Silverbell’s Phase 1 was designed by Kittelson & Associates and constructed by Hunter Contracting. Phase 1, Goret Road to Grant Road opened in February 2017 with a total construction cost of $9.85 million. Project aspects include: 

  • A curbed four-lane divided roadway (2 lanes in each direction) with a raised median island
  • LED lighting
  • Signal improvements at the Grant, Goret, Sweetwater, and El Camino del Cerro intersections
  • Transit stop improvements
  • Eliminating dip crossings
  • Bike lanes on both sides of the roadway
  • A sidewalk on the west side of Silverbell
  • A continuous multi-use path on the east side of Silverbell
  • Native landscaping
  • Water harvesting features
  • Enhanced wildlife crossings
  • Retaining walls at the larger slopes
  • Public art by Arizona artist Kevin Berry that reflects the history, geology and beauty of the corridor

Teamwork and value engineering yielded approximately $500,000 in cost savings with the implementation of arch culverts in place of box culverts, barrier walls in place of box extensions, and block walls in place of retaining walls.

Environmental Context and Considerations

The project zone is a robust natural, historical, recreational and cultural area. Evidence of that includes upfront studies that included an Environmental Design and Mitigation Report, two wildlife linkage assessments and a cultural assessment. The DCR also reflected a holistic approach to context sensitive land use and zoning across three project jurisdictions.

Honoring and maintaining the surrounding natural environment was a priority for the landscape architect, the contractor, the project team and for the area residents. Examples include:

  • Salvaging on-site native cacti, saguaro and barrel cactus, and protecting them in a holding nursery during construction, and replanting them at the end of construction.
  • Contouring slopes to provide rainwater harvesting basins for native trees. In order to maximize germination, slopes were roughened and covered with a thin layer of rock mulch before being hydroseeded with native plants.
  • Closely coordinating pavement and landscape designs to achieve optimal results. The pavement drainage design included scuppers and surface channels – rather than catch basins and storm drains – to provide water harvesting for irrigation of landscape vegetation.
  • Key concepts about the landscape, art, wall, slope and media treatments that were developed in the DCR phase of the project and considered very important to the community were carried forward through the design and construction. Specifically, the aesthetics and treatment of the slope on the northwest corner of Goret Road were critical to the public. This slope was graded and has a detailed landscape and grading design to facilitate the growth of vegetation on the slope to return it to a natural state.

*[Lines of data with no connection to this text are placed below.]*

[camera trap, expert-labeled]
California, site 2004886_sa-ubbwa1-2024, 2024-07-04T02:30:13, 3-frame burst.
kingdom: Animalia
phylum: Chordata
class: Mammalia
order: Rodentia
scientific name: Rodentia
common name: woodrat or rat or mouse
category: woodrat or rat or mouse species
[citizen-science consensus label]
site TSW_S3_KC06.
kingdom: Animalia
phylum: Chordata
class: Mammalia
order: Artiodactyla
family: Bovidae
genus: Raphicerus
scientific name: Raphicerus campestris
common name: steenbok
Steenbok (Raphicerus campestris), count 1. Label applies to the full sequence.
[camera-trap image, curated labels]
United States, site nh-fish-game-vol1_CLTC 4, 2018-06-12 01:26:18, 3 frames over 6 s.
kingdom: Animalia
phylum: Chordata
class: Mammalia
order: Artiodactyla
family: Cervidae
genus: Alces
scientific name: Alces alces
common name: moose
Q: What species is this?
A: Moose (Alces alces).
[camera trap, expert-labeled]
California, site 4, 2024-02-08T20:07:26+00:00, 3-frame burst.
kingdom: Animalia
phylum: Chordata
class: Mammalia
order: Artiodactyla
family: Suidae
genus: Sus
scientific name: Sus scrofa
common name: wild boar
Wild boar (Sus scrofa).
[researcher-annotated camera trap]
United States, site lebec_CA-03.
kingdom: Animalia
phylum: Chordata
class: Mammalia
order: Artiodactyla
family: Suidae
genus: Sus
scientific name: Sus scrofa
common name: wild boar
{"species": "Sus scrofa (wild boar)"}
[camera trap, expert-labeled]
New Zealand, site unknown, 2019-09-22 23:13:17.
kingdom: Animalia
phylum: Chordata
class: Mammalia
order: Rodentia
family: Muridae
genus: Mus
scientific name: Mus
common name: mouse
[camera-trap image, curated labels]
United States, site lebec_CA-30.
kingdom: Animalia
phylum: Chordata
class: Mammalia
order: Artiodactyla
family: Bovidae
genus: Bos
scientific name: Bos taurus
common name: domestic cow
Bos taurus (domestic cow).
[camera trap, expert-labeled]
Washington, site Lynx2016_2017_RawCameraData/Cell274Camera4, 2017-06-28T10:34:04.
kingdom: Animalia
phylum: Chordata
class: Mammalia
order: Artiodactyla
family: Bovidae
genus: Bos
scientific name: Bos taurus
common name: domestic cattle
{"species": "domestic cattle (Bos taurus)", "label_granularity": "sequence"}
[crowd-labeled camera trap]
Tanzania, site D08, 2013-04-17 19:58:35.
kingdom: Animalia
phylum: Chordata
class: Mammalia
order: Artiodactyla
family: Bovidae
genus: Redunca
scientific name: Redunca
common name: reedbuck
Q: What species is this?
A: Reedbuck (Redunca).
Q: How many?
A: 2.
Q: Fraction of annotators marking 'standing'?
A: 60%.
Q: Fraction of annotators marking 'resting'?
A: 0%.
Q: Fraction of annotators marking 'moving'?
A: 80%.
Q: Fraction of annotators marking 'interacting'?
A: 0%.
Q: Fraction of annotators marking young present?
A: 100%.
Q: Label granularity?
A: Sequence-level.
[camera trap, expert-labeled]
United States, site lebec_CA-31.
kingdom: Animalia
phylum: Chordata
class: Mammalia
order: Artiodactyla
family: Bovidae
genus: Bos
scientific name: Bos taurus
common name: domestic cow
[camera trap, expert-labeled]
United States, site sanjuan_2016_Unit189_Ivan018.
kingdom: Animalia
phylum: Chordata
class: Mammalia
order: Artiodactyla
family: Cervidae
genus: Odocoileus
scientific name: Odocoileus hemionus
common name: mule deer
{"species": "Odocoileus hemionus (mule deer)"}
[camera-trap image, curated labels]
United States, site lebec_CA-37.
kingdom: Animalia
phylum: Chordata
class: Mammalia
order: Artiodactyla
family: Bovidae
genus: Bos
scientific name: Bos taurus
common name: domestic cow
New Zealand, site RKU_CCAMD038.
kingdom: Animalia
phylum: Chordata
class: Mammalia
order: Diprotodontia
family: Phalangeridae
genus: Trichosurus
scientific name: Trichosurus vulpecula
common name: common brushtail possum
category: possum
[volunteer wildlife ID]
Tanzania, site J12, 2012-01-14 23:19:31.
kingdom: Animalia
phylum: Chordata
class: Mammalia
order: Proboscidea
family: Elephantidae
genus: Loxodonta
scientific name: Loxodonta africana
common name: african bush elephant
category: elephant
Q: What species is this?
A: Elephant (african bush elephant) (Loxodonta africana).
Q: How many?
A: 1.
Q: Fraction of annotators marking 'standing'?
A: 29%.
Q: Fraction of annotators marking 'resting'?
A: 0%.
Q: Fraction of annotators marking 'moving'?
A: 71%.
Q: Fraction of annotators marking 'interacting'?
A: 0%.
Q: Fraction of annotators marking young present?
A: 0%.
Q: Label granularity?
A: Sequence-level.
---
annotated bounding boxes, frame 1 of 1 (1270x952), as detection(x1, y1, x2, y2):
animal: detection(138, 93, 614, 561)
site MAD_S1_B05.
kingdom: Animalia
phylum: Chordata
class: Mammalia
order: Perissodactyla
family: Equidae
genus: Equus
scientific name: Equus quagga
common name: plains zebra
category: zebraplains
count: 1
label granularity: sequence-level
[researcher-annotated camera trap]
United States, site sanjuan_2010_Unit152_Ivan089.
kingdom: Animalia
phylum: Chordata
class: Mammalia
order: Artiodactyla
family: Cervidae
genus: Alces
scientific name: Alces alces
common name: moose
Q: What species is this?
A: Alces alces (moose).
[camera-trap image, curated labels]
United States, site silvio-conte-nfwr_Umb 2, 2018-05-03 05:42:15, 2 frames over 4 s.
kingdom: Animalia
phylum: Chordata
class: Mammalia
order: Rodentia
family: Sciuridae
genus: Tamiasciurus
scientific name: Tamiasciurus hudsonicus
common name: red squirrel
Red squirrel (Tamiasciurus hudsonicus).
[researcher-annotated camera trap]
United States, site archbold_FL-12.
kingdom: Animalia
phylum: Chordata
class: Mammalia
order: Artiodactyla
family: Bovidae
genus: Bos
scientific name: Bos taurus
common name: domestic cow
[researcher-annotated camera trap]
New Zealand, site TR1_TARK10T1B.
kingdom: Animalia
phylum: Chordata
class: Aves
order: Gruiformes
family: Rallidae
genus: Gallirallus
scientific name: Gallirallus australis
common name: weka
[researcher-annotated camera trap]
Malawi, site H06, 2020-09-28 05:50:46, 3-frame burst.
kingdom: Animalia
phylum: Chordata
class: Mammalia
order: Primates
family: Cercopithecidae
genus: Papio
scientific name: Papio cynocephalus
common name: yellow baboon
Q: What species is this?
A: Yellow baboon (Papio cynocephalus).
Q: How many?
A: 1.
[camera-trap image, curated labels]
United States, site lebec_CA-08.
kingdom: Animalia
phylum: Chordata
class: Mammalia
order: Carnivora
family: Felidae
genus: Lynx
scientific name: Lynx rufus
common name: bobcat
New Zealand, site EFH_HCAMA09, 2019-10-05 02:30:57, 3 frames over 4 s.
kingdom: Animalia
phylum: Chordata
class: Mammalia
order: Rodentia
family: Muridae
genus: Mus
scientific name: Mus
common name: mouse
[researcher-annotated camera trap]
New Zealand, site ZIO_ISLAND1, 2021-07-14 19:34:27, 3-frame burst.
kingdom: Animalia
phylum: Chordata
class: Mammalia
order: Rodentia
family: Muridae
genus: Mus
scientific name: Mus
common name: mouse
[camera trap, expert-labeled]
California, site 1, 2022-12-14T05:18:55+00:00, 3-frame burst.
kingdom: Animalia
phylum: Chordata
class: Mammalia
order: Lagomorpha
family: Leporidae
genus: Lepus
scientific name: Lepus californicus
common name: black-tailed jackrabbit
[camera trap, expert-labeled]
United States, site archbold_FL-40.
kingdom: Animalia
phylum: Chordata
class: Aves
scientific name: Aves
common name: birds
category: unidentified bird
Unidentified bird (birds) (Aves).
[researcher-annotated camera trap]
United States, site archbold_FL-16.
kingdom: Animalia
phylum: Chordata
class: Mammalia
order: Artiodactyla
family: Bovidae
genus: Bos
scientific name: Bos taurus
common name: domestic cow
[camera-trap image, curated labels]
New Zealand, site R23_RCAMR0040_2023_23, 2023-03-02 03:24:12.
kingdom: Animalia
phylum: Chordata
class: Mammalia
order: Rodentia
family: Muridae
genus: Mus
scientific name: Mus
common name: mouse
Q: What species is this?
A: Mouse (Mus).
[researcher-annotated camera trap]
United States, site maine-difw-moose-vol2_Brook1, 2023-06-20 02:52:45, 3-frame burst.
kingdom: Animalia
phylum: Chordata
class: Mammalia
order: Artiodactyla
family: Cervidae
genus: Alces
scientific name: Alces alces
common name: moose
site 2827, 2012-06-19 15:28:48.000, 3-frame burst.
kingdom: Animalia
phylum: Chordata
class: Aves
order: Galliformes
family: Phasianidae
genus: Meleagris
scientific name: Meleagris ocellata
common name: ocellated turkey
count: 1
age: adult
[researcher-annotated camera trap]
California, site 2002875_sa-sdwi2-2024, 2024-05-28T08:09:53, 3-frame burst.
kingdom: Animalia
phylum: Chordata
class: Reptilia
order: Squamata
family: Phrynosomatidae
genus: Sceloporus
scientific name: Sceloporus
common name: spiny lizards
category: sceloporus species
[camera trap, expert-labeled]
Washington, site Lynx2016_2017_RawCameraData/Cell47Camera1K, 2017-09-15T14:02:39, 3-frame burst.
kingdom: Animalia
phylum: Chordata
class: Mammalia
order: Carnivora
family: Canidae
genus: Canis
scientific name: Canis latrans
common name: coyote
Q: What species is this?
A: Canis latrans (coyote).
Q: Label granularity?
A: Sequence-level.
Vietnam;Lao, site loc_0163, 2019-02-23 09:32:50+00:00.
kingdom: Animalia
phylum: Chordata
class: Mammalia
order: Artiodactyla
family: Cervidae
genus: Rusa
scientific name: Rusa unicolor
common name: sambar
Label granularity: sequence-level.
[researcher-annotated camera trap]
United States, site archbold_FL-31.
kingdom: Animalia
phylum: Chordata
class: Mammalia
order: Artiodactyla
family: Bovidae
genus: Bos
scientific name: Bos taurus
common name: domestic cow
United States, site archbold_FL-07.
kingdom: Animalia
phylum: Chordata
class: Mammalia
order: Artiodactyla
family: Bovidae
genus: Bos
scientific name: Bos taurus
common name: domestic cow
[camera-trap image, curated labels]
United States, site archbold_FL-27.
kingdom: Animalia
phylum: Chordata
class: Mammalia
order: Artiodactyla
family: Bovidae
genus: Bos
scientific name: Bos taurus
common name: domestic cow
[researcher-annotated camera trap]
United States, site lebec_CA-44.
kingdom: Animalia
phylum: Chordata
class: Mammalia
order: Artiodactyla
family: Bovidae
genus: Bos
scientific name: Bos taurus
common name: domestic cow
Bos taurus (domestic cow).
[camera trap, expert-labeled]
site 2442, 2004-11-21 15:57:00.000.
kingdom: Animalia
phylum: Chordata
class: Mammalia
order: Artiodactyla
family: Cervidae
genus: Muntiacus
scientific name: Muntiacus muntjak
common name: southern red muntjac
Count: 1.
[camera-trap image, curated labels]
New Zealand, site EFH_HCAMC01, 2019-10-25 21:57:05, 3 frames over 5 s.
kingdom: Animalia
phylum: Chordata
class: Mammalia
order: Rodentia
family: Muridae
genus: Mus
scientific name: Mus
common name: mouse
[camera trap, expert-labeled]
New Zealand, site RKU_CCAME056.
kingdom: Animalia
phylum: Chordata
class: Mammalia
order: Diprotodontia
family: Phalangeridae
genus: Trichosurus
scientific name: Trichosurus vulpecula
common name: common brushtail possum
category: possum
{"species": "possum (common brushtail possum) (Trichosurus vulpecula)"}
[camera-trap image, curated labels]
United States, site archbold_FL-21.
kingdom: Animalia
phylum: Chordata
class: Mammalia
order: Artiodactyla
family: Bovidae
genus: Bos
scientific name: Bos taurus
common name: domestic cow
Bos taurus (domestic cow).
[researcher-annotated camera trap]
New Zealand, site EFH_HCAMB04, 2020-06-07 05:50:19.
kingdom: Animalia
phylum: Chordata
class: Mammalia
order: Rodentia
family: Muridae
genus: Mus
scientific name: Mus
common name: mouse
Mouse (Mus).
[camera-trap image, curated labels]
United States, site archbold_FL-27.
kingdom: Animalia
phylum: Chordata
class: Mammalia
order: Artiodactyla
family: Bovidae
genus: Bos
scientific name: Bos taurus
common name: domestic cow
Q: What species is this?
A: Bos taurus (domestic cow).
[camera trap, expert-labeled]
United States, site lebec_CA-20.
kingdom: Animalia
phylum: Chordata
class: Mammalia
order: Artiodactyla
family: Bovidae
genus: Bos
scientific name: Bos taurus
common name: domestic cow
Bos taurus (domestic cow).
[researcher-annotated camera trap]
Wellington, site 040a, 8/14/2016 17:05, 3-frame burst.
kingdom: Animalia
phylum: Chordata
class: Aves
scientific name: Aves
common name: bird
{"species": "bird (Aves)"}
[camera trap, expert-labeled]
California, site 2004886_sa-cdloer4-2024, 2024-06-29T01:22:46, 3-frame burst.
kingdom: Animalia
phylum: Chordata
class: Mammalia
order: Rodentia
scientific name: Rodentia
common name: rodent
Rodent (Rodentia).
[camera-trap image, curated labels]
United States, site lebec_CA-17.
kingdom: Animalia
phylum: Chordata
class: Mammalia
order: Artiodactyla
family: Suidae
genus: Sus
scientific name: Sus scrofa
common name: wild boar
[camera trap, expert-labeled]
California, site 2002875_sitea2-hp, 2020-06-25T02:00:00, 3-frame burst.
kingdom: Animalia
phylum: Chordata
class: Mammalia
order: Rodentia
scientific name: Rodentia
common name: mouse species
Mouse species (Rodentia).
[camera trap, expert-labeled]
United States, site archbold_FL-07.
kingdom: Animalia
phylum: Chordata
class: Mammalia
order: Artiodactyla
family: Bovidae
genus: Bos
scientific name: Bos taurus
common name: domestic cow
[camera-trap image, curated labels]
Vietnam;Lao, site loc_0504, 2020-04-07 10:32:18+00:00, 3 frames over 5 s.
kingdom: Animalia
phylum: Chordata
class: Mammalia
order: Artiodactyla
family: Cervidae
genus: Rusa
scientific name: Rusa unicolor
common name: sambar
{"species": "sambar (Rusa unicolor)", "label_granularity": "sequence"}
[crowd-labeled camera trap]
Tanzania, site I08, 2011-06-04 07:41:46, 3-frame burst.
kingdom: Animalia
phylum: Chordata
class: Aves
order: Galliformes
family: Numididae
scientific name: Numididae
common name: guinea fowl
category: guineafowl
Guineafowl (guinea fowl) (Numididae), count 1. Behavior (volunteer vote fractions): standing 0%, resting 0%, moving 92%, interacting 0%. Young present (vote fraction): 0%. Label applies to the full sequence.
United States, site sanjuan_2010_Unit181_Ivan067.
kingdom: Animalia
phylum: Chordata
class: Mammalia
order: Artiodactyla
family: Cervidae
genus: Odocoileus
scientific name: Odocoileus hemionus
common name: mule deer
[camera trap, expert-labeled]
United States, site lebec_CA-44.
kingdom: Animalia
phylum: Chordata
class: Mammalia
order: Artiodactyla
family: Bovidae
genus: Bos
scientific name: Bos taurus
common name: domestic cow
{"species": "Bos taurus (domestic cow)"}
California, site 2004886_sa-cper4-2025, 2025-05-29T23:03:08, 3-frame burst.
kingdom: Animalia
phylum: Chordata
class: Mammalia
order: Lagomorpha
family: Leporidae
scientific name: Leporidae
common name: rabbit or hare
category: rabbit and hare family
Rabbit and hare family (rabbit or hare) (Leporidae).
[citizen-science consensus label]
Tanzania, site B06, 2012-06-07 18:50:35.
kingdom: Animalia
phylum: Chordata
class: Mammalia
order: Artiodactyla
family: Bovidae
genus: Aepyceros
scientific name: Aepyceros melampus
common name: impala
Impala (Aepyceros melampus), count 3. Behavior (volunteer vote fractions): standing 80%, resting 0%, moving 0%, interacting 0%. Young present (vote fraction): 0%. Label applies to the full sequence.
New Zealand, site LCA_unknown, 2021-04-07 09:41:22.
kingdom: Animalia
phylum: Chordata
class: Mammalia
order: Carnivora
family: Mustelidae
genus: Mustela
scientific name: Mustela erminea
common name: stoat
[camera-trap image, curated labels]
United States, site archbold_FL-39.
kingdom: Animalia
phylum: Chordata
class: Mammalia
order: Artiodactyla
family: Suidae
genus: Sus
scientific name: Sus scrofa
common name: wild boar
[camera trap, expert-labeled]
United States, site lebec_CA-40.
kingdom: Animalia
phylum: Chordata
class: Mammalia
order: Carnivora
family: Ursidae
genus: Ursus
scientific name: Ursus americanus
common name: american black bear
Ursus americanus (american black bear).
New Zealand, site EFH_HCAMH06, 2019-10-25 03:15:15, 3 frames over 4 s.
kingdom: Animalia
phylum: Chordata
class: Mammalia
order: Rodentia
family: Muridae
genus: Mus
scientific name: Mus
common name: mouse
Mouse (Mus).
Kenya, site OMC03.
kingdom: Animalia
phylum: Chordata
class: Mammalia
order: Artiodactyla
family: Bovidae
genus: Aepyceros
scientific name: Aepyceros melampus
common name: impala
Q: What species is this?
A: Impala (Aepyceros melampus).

Integrating drainage improvements to nurture the environment and promote safety was also important. Several properties on the downstream side of the roadway experienced regular flooding due to un-channelized sheet flow over the existing roadway. The designed improvements channelized the flows under the road and eliminated private property flooding including significant ponding on commercial properties in the area.